### The request
Print each of the following records word for word, omitting the pictures.

### Given data
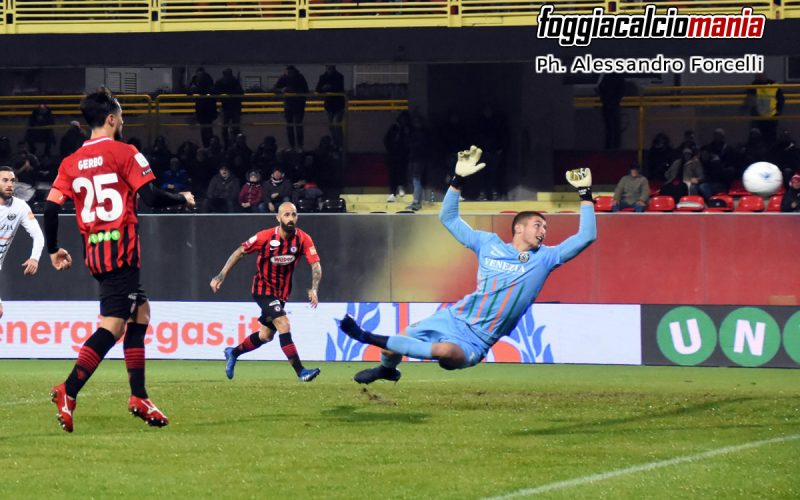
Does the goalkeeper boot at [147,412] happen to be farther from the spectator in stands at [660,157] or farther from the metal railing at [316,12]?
the spectator in stands at [660,157]

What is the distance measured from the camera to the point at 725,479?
879 cm

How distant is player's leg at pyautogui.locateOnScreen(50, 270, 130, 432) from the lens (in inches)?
377

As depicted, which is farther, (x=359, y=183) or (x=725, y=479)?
(x=359, y=183)

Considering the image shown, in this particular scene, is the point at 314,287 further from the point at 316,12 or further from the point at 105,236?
the point at 316,12

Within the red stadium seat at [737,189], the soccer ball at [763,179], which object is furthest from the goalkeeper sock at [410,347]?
the red stadium seat at [737,189]

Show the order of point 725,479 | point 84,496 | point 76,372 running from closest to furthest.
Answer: point 84,496
point 725,479
point 76,372

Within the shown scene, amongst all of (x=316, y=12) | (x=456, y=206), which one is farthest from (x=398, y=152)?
(x=456, y=206)

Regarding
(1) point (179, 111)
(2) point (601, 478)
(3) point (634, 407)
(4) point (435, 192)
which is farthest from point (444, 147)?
(2) point (601, 478)

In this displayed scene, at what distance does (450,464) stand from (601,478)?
1.13 meters

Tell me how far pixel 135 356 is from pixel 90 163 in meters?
1.55

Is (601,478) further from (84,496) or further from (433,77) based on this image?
(433,77)

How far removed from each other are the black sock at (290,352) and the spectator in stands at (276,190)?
896cm

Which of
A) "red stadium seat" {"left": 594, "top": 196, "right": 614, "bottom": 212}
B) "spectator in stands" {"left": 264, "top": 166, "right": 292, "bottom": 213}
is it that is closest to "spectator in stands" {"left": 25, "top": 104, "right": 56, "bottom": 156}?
"spectator in stands" {"left": 264, "top": 166, "right": 292, "bottom": 213}

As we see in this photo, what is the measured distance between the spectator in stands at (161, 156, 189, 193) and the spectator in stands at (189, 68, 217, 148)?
5.09 ft
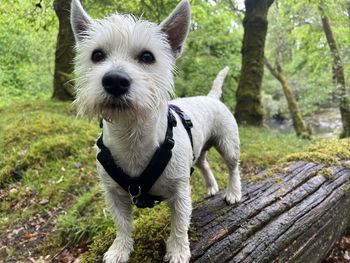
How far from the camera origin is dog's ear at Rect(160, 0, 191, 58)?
8.97 ft

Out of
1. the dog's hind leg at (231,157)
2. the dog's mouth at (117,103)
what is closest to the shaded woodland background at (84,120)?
the dog's hind leg at (231,157)

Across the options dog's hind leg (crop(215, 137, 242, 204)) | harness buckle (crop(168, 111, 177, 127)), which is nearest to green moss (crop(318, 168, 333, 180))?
dog's hind leg (crop(215, 137, 242, 204))

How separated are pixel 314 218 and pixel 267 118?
2703 cm

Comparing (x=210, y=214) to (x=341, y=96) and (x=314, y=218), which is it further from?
(x=341, y=96)

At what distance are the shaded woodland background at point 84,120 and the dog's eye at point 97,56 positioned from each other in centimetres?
71

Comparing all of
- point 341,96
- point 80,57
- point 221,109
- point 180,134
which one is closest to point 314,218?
point 221,109

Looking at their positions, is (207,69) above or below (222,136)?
below

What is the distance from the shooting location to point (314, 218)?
12.9 ft

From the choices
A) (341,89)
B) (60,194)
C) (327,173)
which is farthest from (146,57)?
(341,89)

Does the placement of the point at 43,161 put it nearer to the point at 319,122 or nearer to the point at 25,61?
the point at 25,61

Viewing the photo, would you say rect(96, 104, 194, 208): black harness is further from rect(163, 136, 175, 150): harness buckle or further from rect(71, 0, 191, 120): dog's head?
rect(71, 0, 191, 120): dog's head

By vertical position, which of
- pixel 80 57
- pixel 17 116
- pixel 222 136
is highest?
pixel 80 57

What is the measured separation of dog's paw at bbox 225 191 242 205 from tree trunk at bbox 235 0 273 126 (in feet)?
28.0

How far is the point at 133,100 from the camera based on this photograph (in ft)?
7.68
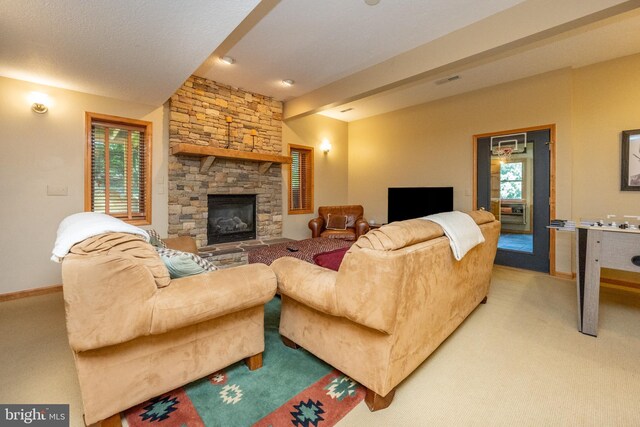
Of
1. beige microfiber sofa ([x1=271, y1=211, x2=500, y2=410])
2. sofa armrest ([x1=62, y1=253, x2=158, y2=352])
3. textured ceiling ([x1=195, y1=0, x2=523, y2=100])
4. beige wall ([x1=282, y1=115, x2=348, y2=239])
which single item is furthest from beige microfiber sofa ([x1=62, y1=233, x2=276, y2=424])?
beige wall ([x1=282, y1=115, x2=348, y2=239])

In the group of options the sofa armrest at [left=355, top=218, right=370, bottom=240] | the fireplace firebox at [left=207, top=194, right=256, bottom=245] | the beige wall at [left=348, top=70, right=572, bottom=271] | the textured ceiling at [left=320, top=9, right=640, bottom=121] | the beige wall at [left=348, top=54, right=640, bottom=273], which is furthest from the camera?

### Solution to the problem
Does the goalkeeper boot at [147,412] happen to be farther from the spectator in stands at [660,157] or farther from the metal railing at [316,12]?
the spectator in stands at [660,157]

What is the distance measured from the camera to the point at 725,479?
879 cm

How distant is player's leg at pyautogui.locateOnScreen(50, 270, 130, 432) from the lens (in inches)?
377

As depicted, which is farther, (x=359, y=183) or (x=725, y=479)?
(x=359, y=183)

Considering the image shown, in this particular scene, is the point at 314,287 further from the point at 316,12 or further from the point at 105,236?
the point at 316,12

Within the red stadium seat at [737,189], the soccer ball at [763,179], which object is furthest from the goalkeeper sock at [410,347]?
the red stadium seat at [737,189]

Show the order of point 725,479 | point 84,496 | point 76,372 running from closest to furthest.
Answer: point 84,496
point 725,479
point 76,372

Within the shown scene, amongst all of (x=316, y=12) | (x=456, y=206), which one is farthest from (x=398, y=152)?
(x=456, y=206)

Regarding
(1) point (179, 111)
(2) point (601, 478)
(3) point (634, 407)
(4) point (435, 192)
which is farthest from point (444, 147)?
(2) point (601, 478)

In this displayed scene, at what distance does (450,464) stand from (601,478)?
1.13 meters

Tell me how far pixel 135 356 is from pixel 90 163 in meters?
1.55

Is (601,478) further from (84,496) or further from (433,77) based on this image?
(433,77)

How far removed from each other are the black sock at (290,352) and the spectator in stands at (276,190)?
896cm

Which of
A) "red stadium seat" {"left": 594, "top": 196, "right": 614, "bottom": 212}
B) "spectator in stands" {"left": 264, "top": 166, "right": 292, "bottom": 213}
is it that is closest to "spectator in stands" {"left": 25, "top": 104, "right": 56, "bottom": 156}?
"spectator in stands" {"left": 264, "top": 166, "right": 292, "bottom": 213}

As we see in this photo, what is the measured distance between the spectator in stands at (161, 156, 189, 193) and the spectator in stands at (189, 68, 217, 148)?
5.09 ft
How far from the camera origin is dog's ear at Rect(160, 0, 191, 58)?
8.97 ft

Out of
1. the dog's hind leg at (231,157)
2. the dog's mouth at (117,103)
what is closest to the shaded woodland background at (84,120)?
the dog's hind leg at (231,157)

Across the options dog's hind leg (crop(215, 137, 242, 204)) | harness buckle (crop(168, 111, 177, 127)), which is nearest to green moss (crop(318, 168, 333, 180))?
dog's hind leg (crop(215, 137, 242, 204))

How separated are pixel 314 218 and pixel 267 118?
2703 cm

Comparing (x=210, y=214) to (x=341, y=96) and (x=314, y=218), which is it further from?
(x=341, y=96)

At what distance are the shaded woodland background at point 84,120 and the dog's eye at point 97,56 positioned from each other in centimetres?
71

Comparing all of
- point 341,96
- point 80,57
- point 221,109
- point 180,134
which one is closest to point 314,218?
point 221,109

Looking at their positions, is (207,69) above or below (222,136)?
below

What is the distance from the shooting location to point (314, 218)?
12.9 ft

From the choices
A) (341,89)
B) (60,194)
C) (327,173)
which is farthest from (146,57)?
(341,89)

Does the placement of the point at 43,161 put it nearer to the point at 319,122 or nearer to the point at 25,61?
the point at 25,61

Viewing the photo, would you say rect(96, 104, 194, 208): black harness is further from rect(163, 136, 175, 150): harness buckle or further from rect(71, 0, 191, 120): dog's head?
rect(71, 0, 191, 120): dog's head

By vertical position, which of
- pixel 80 57
- pixel 17 116
- pixel 222 136
is highest?
pixel 80 57

What is the measured separation of dog's paw at bbox 225 191 242 205 from tree trunk at bbox 235 0 273 126 (in feet)?
28.0

How far is the point at 133,100 from the camera based on this photograph (in ft)?
7.68
Of
1. beige microfiber sofa ([x1=271, y1=211, x2=500, y2=410])
2. sofa armrest ([x1=62, y1=253, x2=158, y2=352])
3. textured ceiling ([x1=195, y1=0, x2=523, y2=100])
4. beige wall ([x1=282, y1=115, x2=348, y2=239])
which single item is furthest from beige microfiber sofa ([x1=62, y1=233, x2=276, y2=424])?
beige wall ([x1=282, y1=115, x2=348, y2=239])

In the group of options the sofa armrest at [left=355, top=218, right=370, bottom=240] | the fireplace firebox at [left=207, top=194, right=256, bottom=245] | the beige wall at [left=348, top=70, right=572, bottom=271] | the textured ceiling at [left=320, top=9, right=640, bottom=121] | the beige wall at [left=348, top=54, right=640, bottom=273], which is furthest from the camera?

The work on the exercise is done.